Agenda 18/06/2024 às 17:36

Projeto de Lei 1904/24 é um psicodélico, poderosíssimo. Não se olha a realidade, mas se constrói outra realidade, desapartada da real realidade.

O Projeto de Lei 1904/24 trata sobre abordo. A mulher que abortar será considerada homicida. Para configurar homicídio, o aborto de gestação acima de 22 semanas.

Outro "Projeto Salva Vida", o PL 434/2021 (Estatuto do Nascituro). Ninguém gosta de matar. Depende! Se analisarmos o Brasil, o gosto de matar estava presente na escravatura. O corpo dos escravos eram mercadorias, os nascituros também eram mercadorias. Nalguns momentos, os corpos dos escravos valiam menos do que mercadorias, pois certas mercadorias valiam mais do que os corpos dos escravos. Daí que, dependendo do “valor do corpo”, o senhor poderia “destruir” o “objeto corpo”. Nota-se que nenhuma empatia existia. Ou seja, nenhum valor inerente da pessoa negra. Conceitualmente, pessoas, independentemente de ideologia (política, religiosa, filosófica, econômica, sexualidade) têm direitos, como direito à vida, à habitação, ao transporte, à felicidade.

Direitos subjetivos, mas direitos que são protegidos pelo Estado Democrático de Direito. Direitos subjetivos, pois pode se ter dois direitos que entram em colisões. Direito à vida, todos têm. Direito de matar (homicídio), todos têm, quando em legítima defesa, estado de necessidade e cumprimento do dever. Direito de propriedade, todos têm. Direito de defender a própria propriedade, todos têm. Porte e posse de arma de fogo. Uma noite escura, a família dorme. Um barulho no quintal. Um dos familiares se assusta, pega sua arma de fogo, olha o quintal. Vê uma pessoa. A voz de advertência sobre a invasão. A pessoa invasora corre, o familiar dispara em direção da pessoa invasora. A mira certeira na cabeça da pessoa invasora. Há desproporcionalidade, não há razoabilidade. A pessoa invasora não demonstrou reação de ataque. O tiro foi certeiro. Pode-se considerar “falta de sorte” do invasor. As justificativas serão vastas para inocentar o atirador. Aos que defendem a propriedade, de forma ferrenha, quem invade assume o risco de ser morto ou lesionado. Ideia tolamente fora do ordenamento jurídico pátrio.

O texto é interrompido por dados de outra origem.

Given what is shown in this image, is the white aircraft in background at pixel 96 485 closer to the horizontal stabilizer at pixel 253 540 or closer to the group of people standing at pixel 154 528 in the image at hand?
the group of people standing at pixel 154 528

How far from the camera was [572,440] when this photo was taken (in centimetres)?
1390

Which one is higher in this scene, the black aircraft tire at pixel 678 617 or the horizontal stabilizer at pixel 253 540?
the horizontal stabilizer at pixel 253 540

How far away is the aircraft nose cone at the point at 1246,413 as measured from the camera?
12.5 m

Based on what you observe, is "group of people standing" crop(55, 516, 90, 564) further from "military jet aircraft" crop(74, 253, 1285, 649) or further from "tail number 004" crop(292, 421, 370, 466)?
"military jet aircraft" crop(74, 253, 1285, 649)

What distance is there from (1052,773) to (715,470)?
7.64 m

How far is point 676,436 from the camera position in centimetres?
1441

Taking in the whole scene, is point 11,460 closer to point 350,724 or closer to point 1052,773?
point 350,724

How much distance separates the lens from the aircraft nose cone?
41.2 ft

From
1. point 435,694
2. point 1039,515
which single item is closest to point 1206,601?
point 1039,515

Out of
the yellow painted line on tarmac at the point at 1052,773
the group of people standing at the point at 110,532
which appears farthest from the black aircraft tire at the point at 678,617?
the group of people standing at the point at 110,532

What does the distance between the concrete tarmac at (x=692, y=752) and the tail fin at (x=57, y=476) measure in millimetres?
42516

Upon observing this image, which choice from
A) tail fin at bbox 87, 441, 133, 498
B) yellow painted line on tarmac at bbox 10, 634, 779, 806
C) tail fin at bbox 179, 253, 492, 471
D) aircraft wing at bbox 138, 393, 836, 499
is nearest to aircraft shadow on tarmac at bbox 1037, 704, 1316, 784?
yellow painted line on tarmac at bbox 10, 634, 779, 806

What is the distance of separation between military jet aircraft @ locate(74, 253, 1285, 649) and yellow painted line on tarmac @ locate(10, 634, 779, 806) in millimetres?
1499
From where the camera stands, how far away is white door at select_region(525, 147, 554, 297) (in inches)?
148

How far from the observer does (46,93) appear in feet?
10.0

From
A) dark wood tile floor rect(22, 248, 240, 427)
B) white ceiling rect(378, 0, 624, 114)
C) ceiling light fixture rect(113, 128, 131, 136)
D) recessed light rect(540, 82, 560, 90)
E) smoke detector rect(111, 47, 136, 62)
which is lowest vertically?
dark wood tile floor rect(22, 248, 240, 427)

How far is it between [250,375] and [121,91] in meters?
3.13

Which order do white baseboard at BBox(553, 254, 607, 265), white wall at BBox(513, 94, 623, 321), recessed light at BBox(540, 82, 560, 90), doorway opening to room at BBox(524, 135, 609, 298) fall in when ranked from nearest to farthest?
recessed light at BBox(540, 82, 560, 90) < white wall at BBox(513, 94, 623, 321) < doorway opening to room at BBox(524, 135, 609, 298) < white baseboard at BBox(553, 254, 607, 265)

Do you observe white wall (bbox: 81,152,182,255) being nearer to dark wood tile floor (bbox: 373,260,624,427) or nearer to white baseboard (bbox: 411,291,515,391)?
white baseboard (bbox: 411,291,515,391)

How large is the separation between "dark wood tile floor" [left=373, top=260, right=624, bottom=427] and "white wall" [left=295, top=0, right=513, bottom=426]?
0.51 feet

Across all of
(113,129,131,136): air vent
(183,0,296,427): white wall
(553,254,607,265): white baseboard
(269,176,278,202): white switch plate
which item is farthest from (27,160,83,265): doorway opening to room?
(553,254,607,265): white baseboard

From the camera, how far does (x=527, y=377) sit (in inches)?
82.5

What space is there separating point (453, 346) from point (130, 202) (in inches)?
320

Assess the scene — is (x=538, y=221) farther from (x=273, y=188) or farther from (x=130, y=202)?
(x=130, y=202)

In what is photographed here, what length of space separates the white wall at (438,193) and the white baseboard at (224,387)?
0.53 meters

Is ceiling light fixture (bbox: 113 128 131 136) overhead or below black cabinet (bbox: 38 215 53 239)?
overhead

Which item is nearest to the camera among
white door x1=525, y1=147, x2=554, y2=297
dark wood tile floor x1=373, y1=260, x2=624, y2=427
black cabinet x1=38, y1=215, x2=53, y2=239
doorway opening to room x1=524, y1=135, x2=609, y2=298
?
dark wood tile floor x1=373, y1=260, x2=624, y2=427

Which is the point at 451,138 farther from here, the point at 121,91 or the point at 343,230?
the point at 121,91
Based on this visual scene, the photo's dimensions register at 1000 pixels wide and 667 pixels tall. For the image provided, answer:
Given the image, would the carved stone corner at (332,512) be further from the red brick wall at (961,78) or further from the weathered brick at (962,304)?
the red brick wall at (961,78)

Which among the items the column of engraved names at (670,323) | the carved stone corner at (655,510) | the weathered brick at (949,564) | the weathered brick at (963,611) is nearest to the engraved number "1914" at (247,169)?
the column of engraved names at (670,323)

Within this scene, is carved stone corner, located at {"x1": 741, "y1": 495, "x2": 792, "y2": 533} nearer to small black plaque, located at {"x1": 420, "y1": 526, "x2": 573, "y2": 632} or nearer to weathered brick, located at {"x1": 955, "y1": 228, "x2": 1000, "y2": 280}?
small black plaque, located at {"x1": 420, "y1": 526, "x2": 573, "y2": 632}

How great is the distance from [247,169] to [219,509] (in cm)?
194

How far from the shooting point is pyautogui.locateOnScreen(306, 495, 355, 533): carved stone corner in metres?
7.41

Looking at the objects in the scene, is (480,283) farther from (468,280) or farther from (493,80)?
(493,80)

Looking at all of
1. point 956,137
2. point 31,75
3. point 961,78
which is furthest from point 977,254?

O direito à vida. O aborto, para alguns brasileiros, é homicídio. O nascituro é indefeso, nada tem a ver com a sua formação biológica. Os responsáveis são os pais biológicos. Ocorre, por uma hipocrisia ideológica, que os filhos nascidos fora do casamento eram filhos: “bastardos” , “ilegítimos”, “incestuosos”, “adulterinos”. Quem “pulava a cerca”, assim diziam os anciões, assumia o risco de ter uma vida desonrosa à luz da sociedade. Ocorre que quem perdia a honra era a mulher, por não controlar o instinto sexual, por deixar cair na lábia do garanhão. Mesmo que a mulher desvirginada tivesse alguma proteção do Estado, a proteção não era bem proteção, mas uma vida repleta de neuroses. O estuprador tinha o perdão, social e estatal, caso casasse com sua vítima. À vítima, a certeza de não ter que viver à luz da zombaria social e não ter o nascituro sem um “lar decente”. Se infeliz com a opção do casamento, nada como uma “terapia”, de que o casamento à luz da sociedade, dar-lhe-ia um lar, um teto, para a mulher estuprada e para o nascituro. Mesmo assim, o constante reforço do ego para suportar o implacável superego acusatório social. Fora do útero, a nova vida extrauterina tinha uma classificação social, negativo (bastardo, incestuoso, adotivo, adulterino, ilegítimo). Ou outras nomenclaturas, conforme o regionalismo.

Para relembrar, ou para quem nunca ouviu:

Adulterino — Este termo deriva de "adultério", que é o ato de um indivíduo casado deixar de ter fidelidade ao seu cônjuge para praticar relações sexuais com outra pessoa não casada, ou também casada. Um filho adulterino é um filho nascido de relações sexuais que constituíram um adultério, ou seja, é um filho de um casamento não aceito legalmente ou moralmente.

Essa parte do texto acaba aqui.